Fabiano Caruana calls it a “nonviolent war game,” and he happens to be number two at it in the world. In the last few years, professional chess has experienced a youth explosion—not least of all because Norwegian champion Magnus Carlsen was a mere 19 when he ascended to world number one in 2010. But right behind him and closing in fast is an intrepid master at strategy who, at 23 years old, has won tournament after tournament and is the leading contender to become the United States’ first world champion since Bobby Fischer in 1975.

Caruana, serious and direct and showing zero arrogance considering the list of words that often circle his name—words like prodigy and genius, chess being one of the few realms where those designations actually apply—came to the sport the way most kids come to hobbies: an after-school program at the age of 5. “I was a decent student but had some disciplinary problems, and they thought that would help me out,” he recalls.
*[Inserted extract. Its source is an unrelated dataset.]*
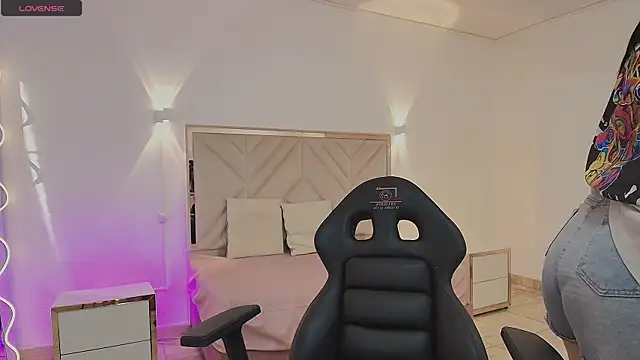 Violet tay1 online show from 10/19/25, 11:44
Caruana, born in Miami and of Italian descent, played casually—international tournaments here and there—until the age of 12, when his family moved to Madrid. There, he devoted himself to chess full time. At age 14, he became a grandmaster. And while one assumes that Caruana must have been some sort of calculating supercomputer in teenage form, he admits, “I was never really interested in mathematics.”
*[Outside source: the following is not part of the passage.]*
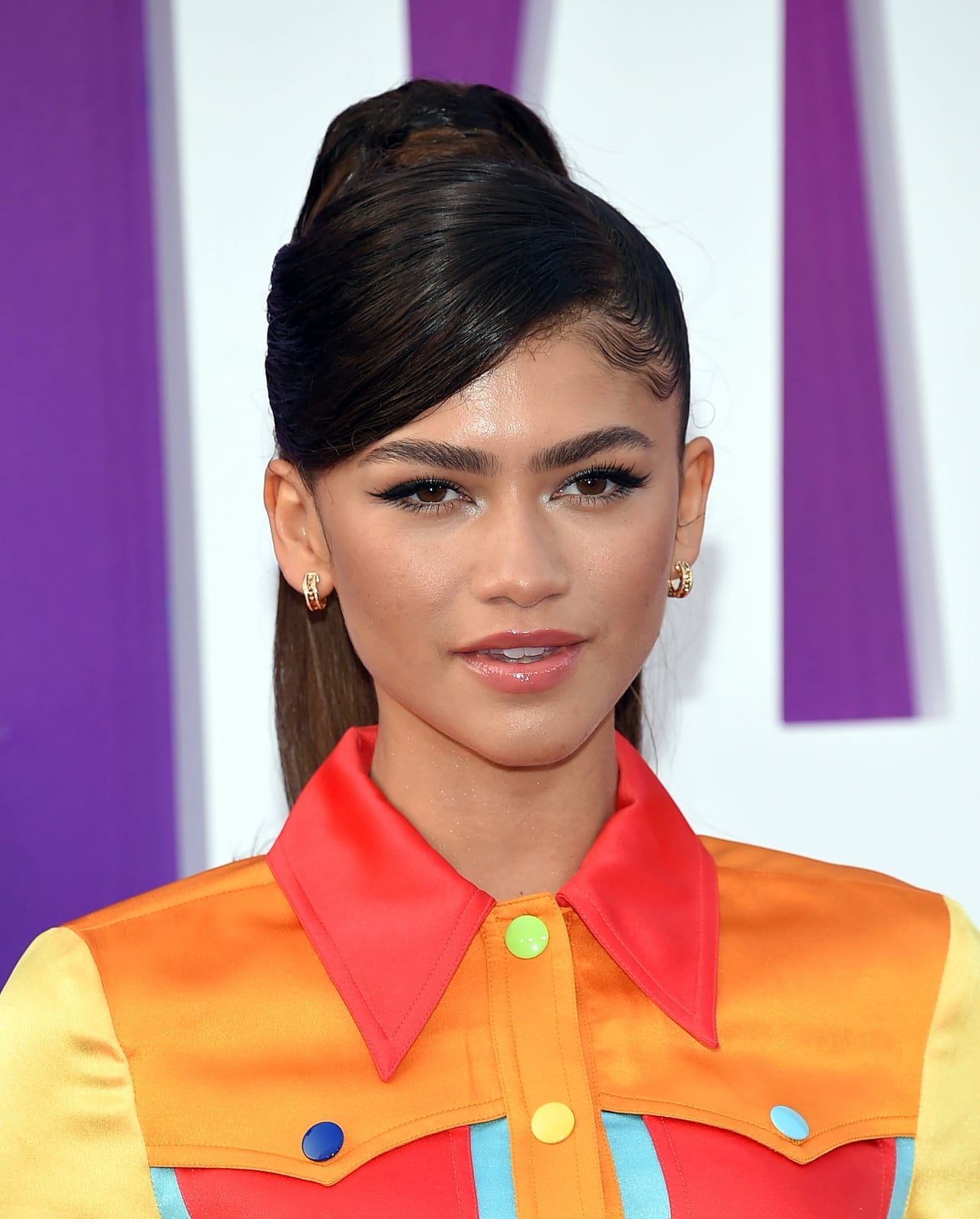 Fine Wavy Collarbone Cut With Side Bangs — Simple Side Swept Bangs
Caruana, who considers Fischer something of a hero, spends much of his time training: “I like to play and practice and look at games that are being played every day.” He also keeps in physical shape, swimming, jogging, and playing soccer. Athleticism is a surprisingly crucial aspect of the game; when asked why chess has been dominated by younger players, Caruana speculates, “As physical fitness becomes more and more a part of chess, players are starting to realize that one of the strategies is to tire out your opponent. The trend is to keep pushing and try to make the most out of whatever slight edge you might have.”

This past May, after ten years playing for Italy, Caruana decided to switch affiliations and join the United States Chess Federation. The announcement caused a stir, with rumors of the superpower buying up top champions, but the young player dismisses the conspiracy mongering. “I have always felt like an American,” he says. “And I wanted to go back to the U.S. because I have family and friends there. When I changed federations in 2005, I was 13 and the chess scene in the U.S. was not as good as it was in Europe. Now it’s improved so much. It seems like the right moment to go back.”

As I spoke with him, he was preparing for a tournament in Norway featuring ten of the world’s top players—including Carlsen. “There’s pretty much only good relations between the top chess players,” Caruana says. But true to a man who has made a career out of thinking a dozen moves ahead, he adds, “Most of all, they’re competitors. Their job is to beat me, and my job is to beat them.”